くすくすと笑うと少女は男にそう言う。まるで銃など目に入っていないようだ。脅しと思われているのかと、少女の足元を狙い、男は引き金を引く。だが、少女は銃で自分の足の近くが撃たれても気にせず続ける。


「命令されるのきら~い。ピンクちゃんはぁ、いい子だからぁ、お買い物が終わったからまっすぐおうちに帰るのよぉ~?」

「少し痛い目を見ないと分からないらしいな。」


男は少女の肩を狙って銃を打つ。笑顔のままの少女。おかしい、当たったはずだ。男は続けて少女に向かい引き金を引くが、何も変わらない。恐怖に駆られ弾が終わったにもかかわらず、引き金を引き続ける。
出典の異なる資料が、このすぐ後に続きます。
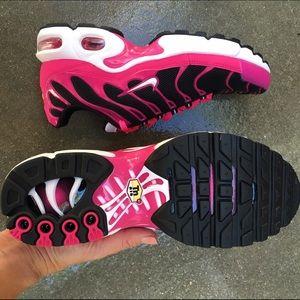 eda25f2aa39a2 Nike Shoes - NWOB 💕👟 NIKE AIR MAX TN sz 6.5 youth / 8 women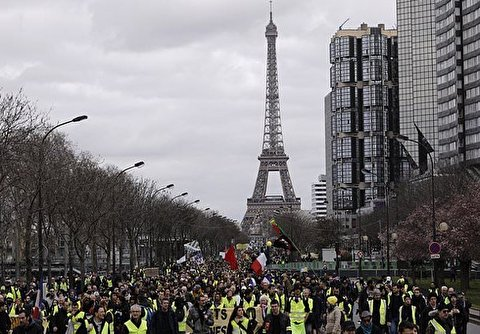 Yellow Vests Mark 6-Month Anniversary with Marches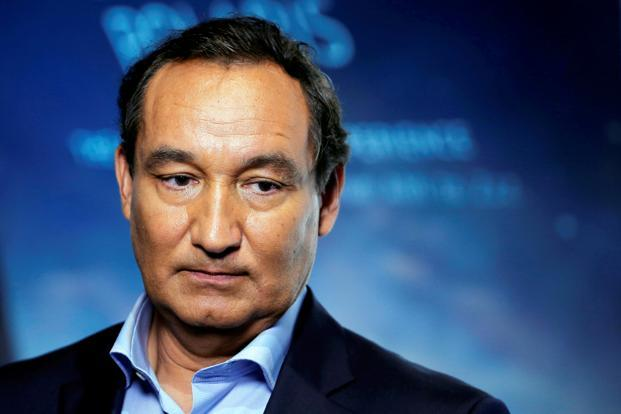 United Airlines CEO Oscar Munoz has 2016 target compensation of about $14.3 million, according to his employment agreement. Photo: Reuters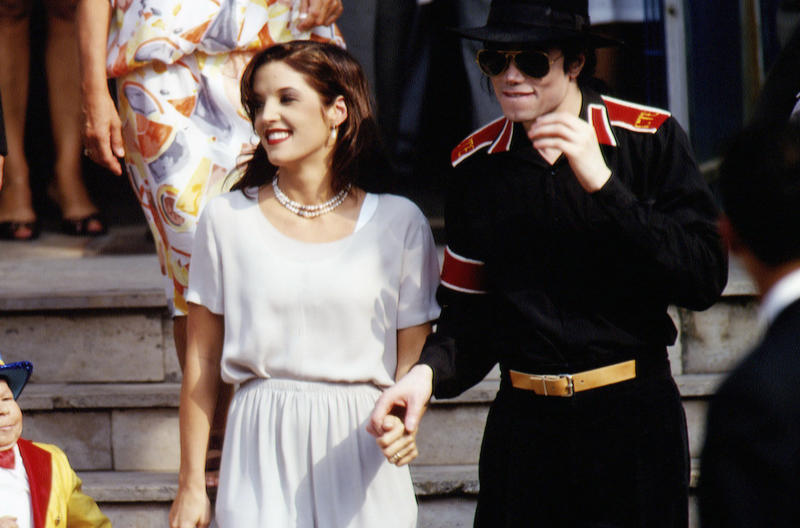 MICHAEL JACKSON AND LISA MARIE PRESLEY IN BUDAPEST (Photo by © Patrick Robert/Sygma/CORBIS/Sygma via Getty Images)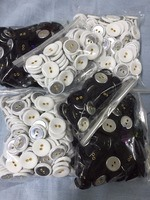 mixed sizes eyelet fabric-covered buttons (2 holes)  color: gold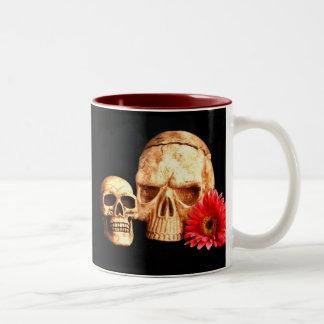 Dos cráneos y una margarita taza de dos tonos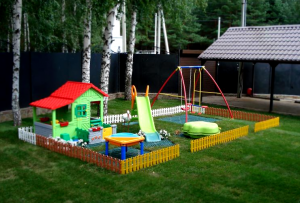 Детская площадка на даче своими руками, как и любая постройка, требует разметки.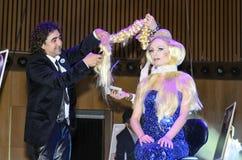 27 april - Tel Aviv, ISRAËL - een mooi blonde-model en Moti Rubin - Meester van het Kappen - de schoonheid van OMC Cosmo, 2015, I Stock Foto's
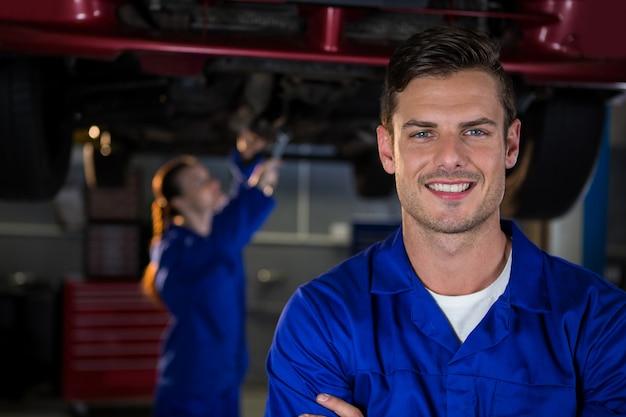 修理ガレージでメカニック立っ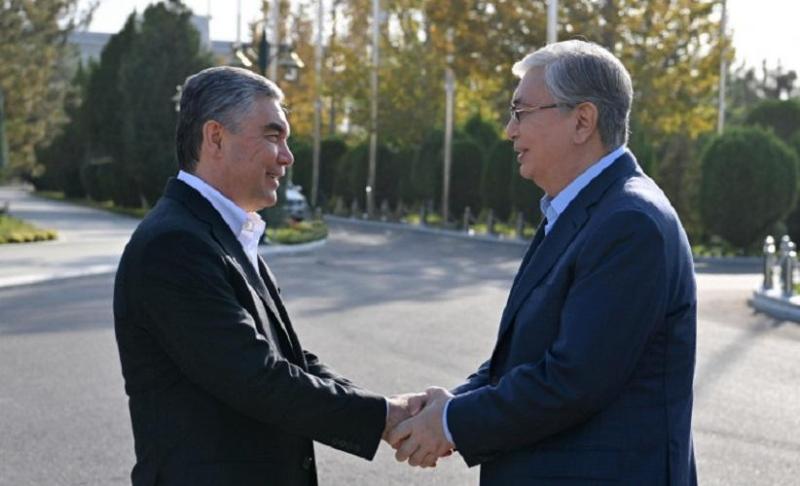 Президент Казахстана посетил Ахалтекинский конный комплекс в Ашхабаде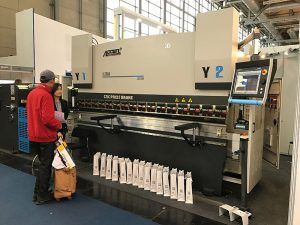 cnc hydraulic plate bending machine drawing press brake with good service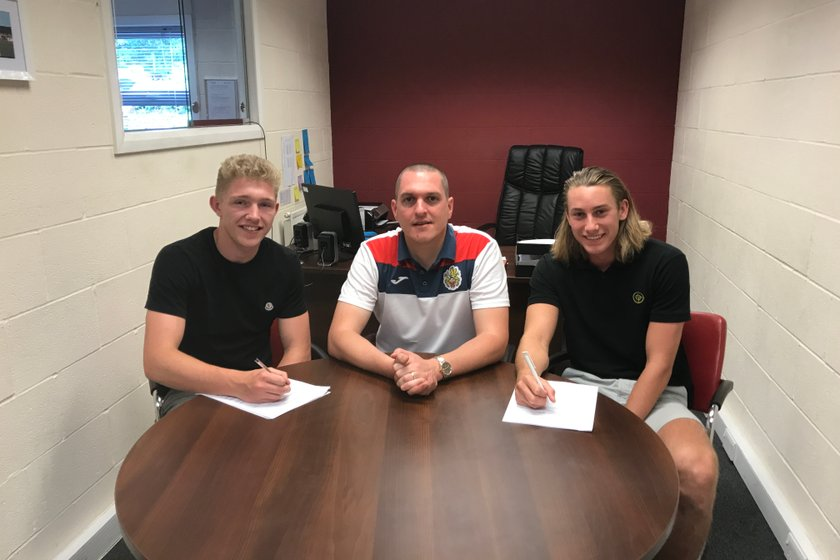 Dickens and Fagg sign on the dotted line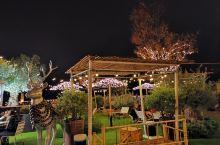 走进las rozas购物村,如同来到一个童话的世界,当夜幕降临,麋鹿,马车,闪闪发光的彩灯,无不散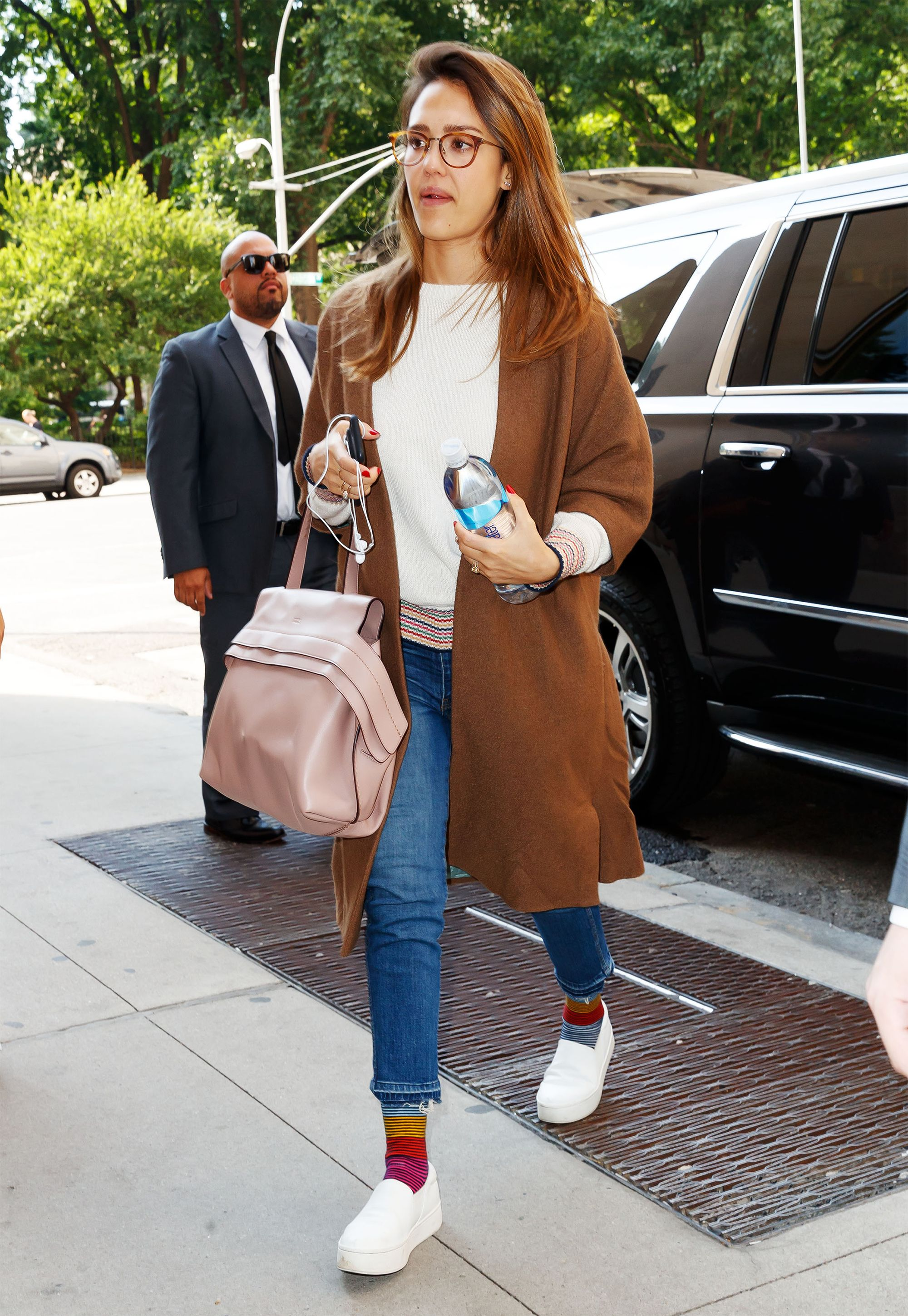 530927346e Jessica Alba Wore Four Outfits in a Day That You'll Want to Copy  Immediately   Jessica Alba just wore four outfits in a single day, and they  were all worth ...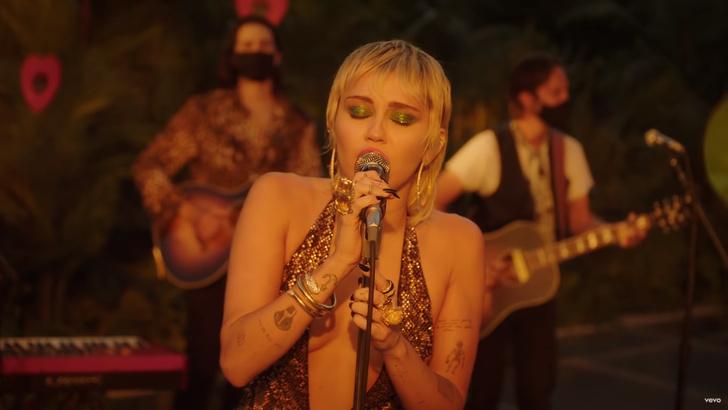 Фото №1 - Miley Cyrus отменно поет песни Cranberries и Pearl Jam и еще 8 клипов недели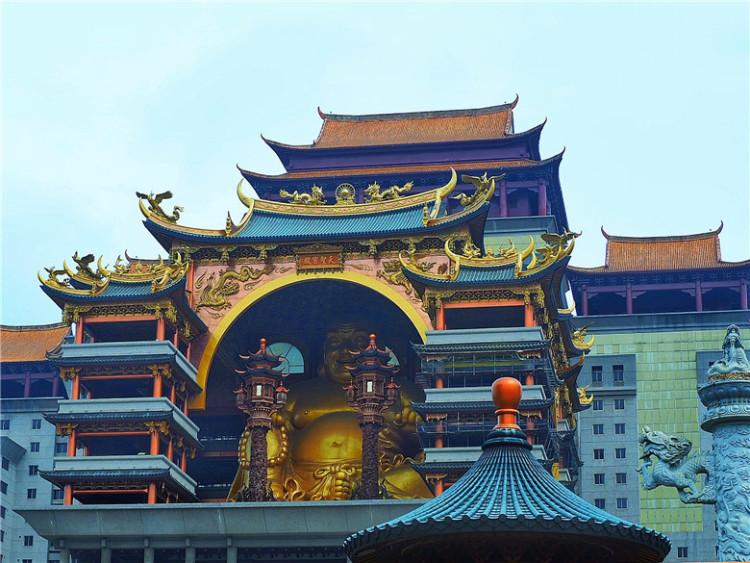 """我的关键词 这座人造仿古修建,竟因有""""东南亚最大高空铜像"""",广受游人歌颂  消息资讯"""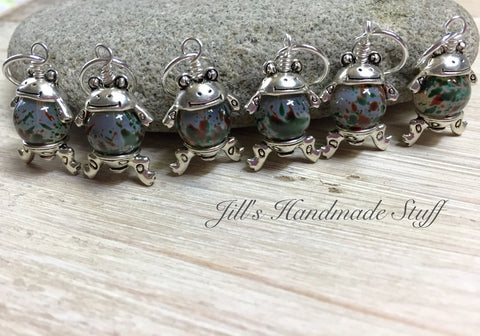 Cute Frog Stitch Markers- 6 Snag Free Green & Brown Beaded Knitting Markers- Gifts for Knitters- Tools- Supplies- Crochet Markers ,  - Jill's Beaded Knit Bits, Jill's Beaded Knit Bits  - 1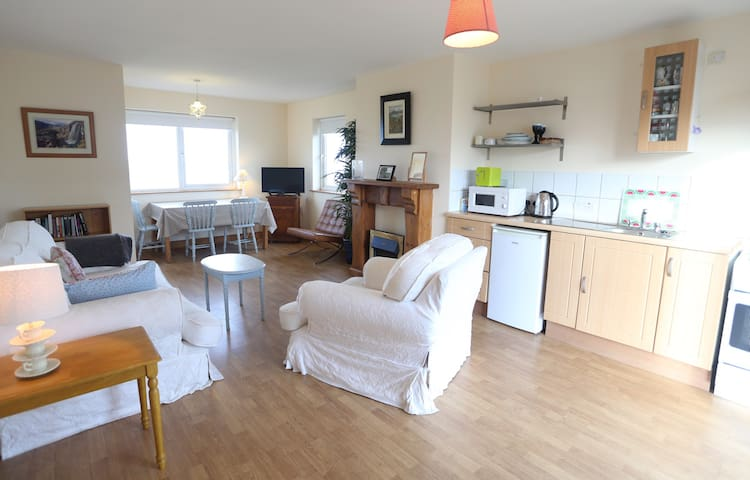 Sea Views Self Cater Chalet - Bundoran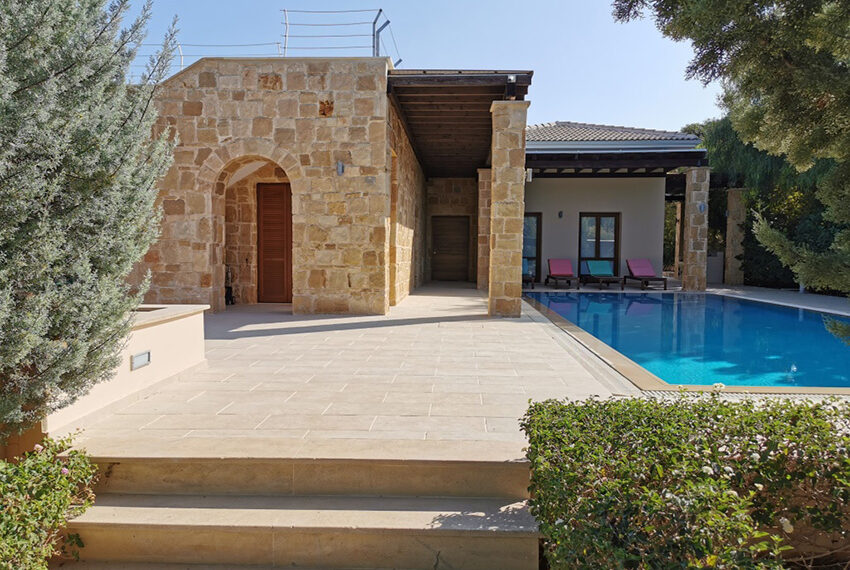 Luxury 4 bedroom villa for sale Aphrodite hills resort Cyprus_18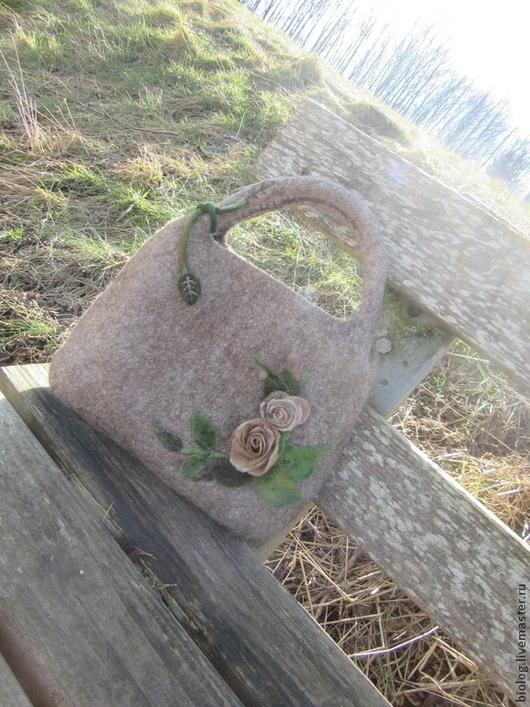 Женские сумки ручной работы. Ярмарка Мастеров - ручная работа. Купить Розы на счастье -валяная  сумка на каждый день, красивая  сумка ручной. Handmade.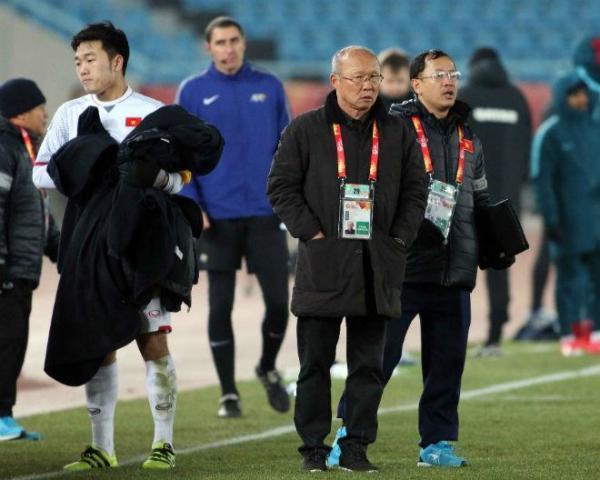 Sút thành công, Xuân Trường bất ngờ xin phép các trọng tài và HLV Park Hang Seo để chạy vào trong khu kỹ thuật của U23 Việt Nam.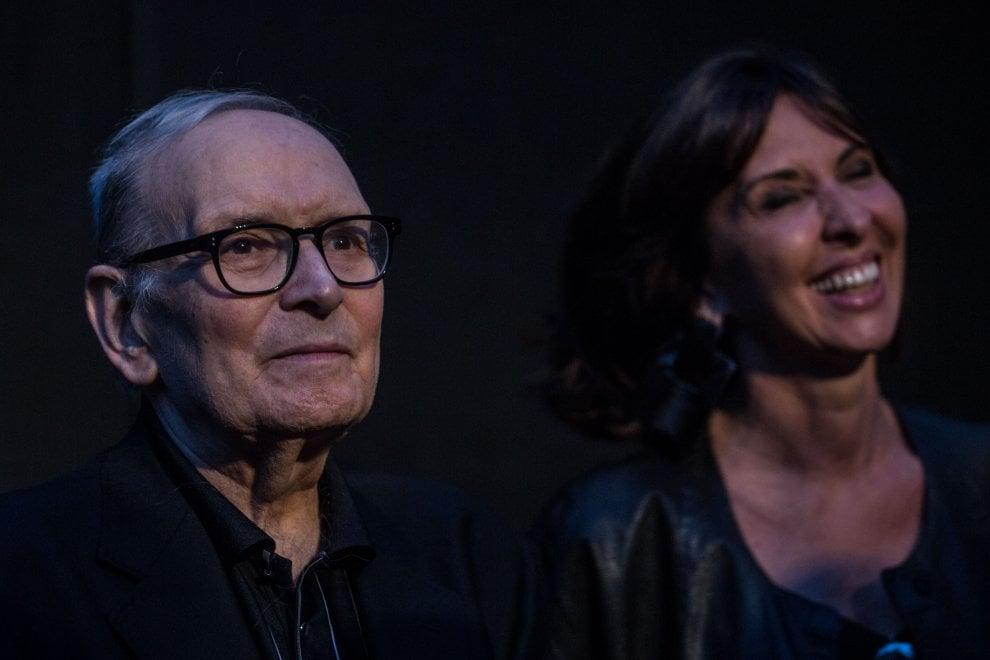 Roma, Morricone rende omaggio a Sergio Leone all'arena di viale Glorioso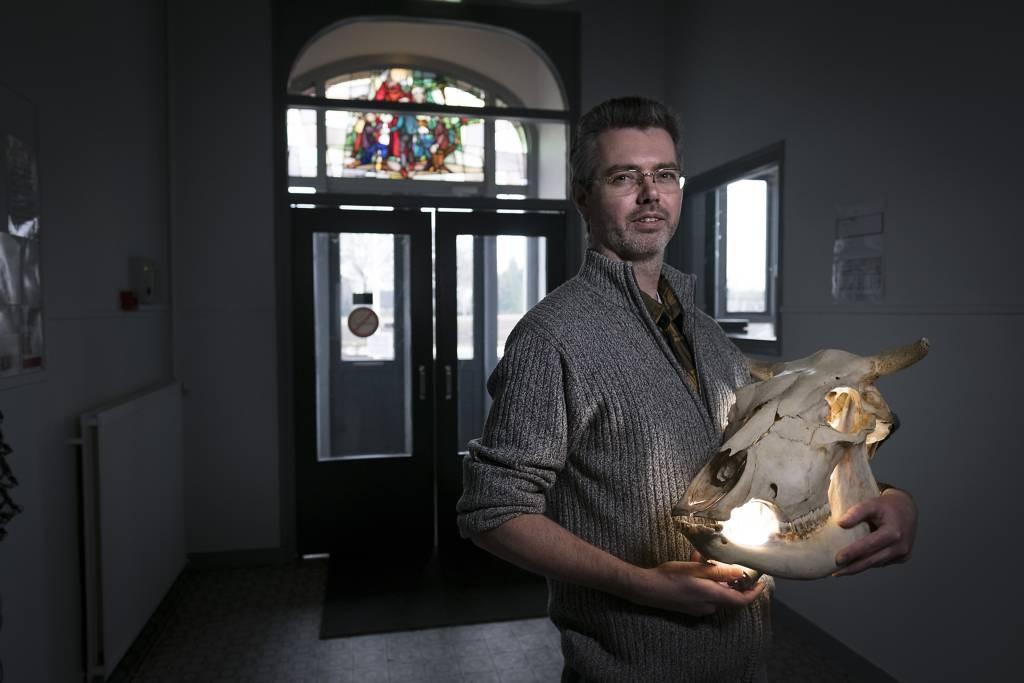 Erwin Wolsink in de hal van het museum. Foto: Jan van den Brink
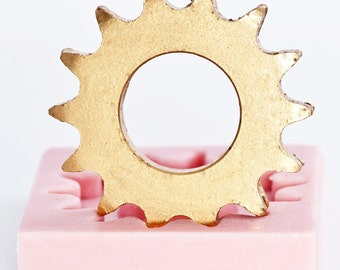 Silicone Mold - Large Gear Mould for resin, clay, sculpey, fimo, steam punk gothic embellishments  (801)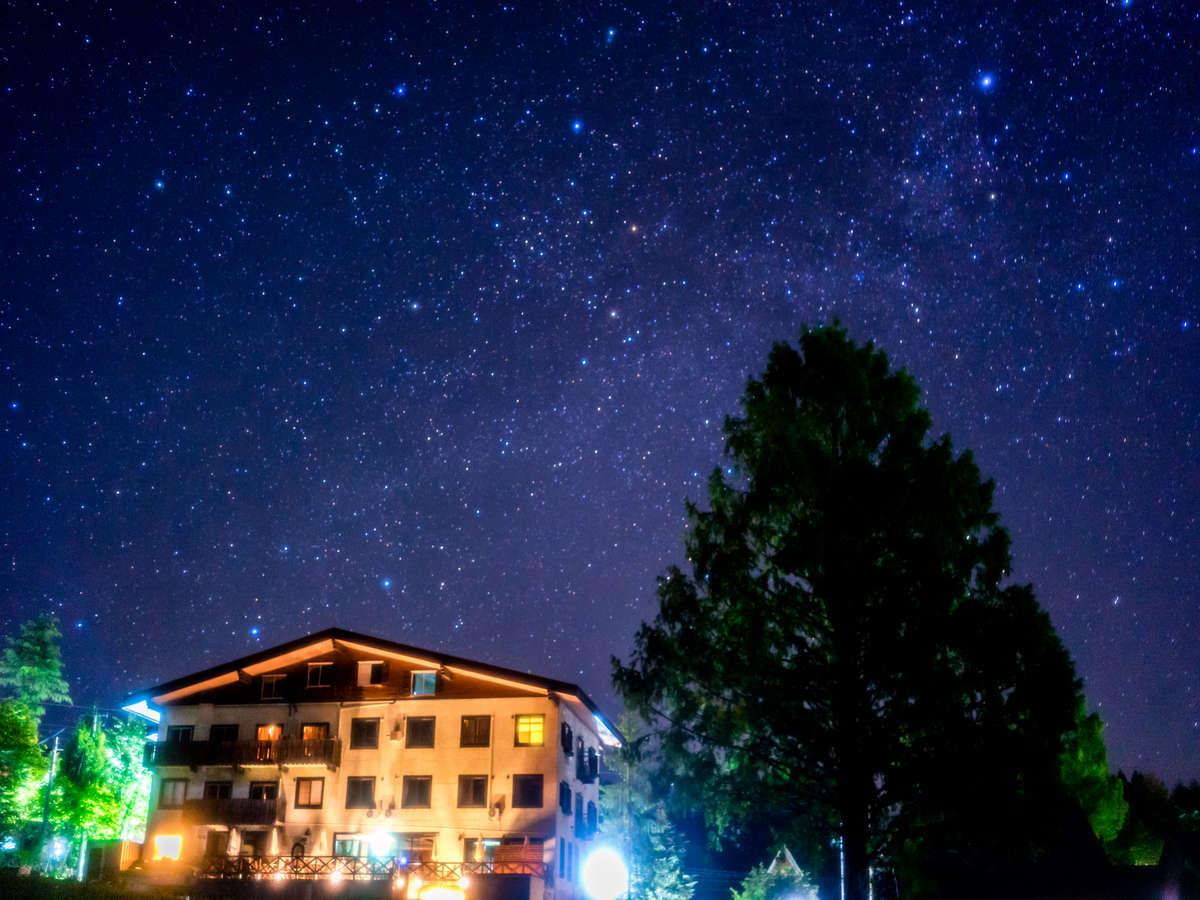 晴れた夜空に佇む当館。夏から秋にかけては天体観測に最適な季節。大切な人と思い出に残る高原の旅を。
「あれ~?もう終わりぃ?ピンクちゃん全然痛くないのにぃ。じゃあ帰るね~ばいば~い♡」


少女が男に手を振ると、部屋の明かりが消えた。男は得体の知れない少女の恐ろしさにまだ体が動かず、声だけを出す。


「誰か!明かりをつけろ!!」


すると、パッと電気がついた。てっきり警備員の誰かが明かりをつけたと思った男は辺りを見回したが、誰もいなかった。そういえば、この部屋に入ってきたときと同じく静かなまま。警備員が来るのが遅すぎる。ひとまずスーツケースの金を隠し部屋にしまい、モニター室に行くとすべての警備員が眠らされていた。


(どういうことだ?こんな芸当ができるならば、絵画を手に入れるために自分も眠らせればいいだけの話。本当に買い物に来ただけなのだろうか。まあ、いい。絵画以上の利益を手に入れたのだから)


男はそう考えることにした。これから先の自分の運命も知らずに束の間の幸運に浸るのだった。

お読みいただきありがとうございました。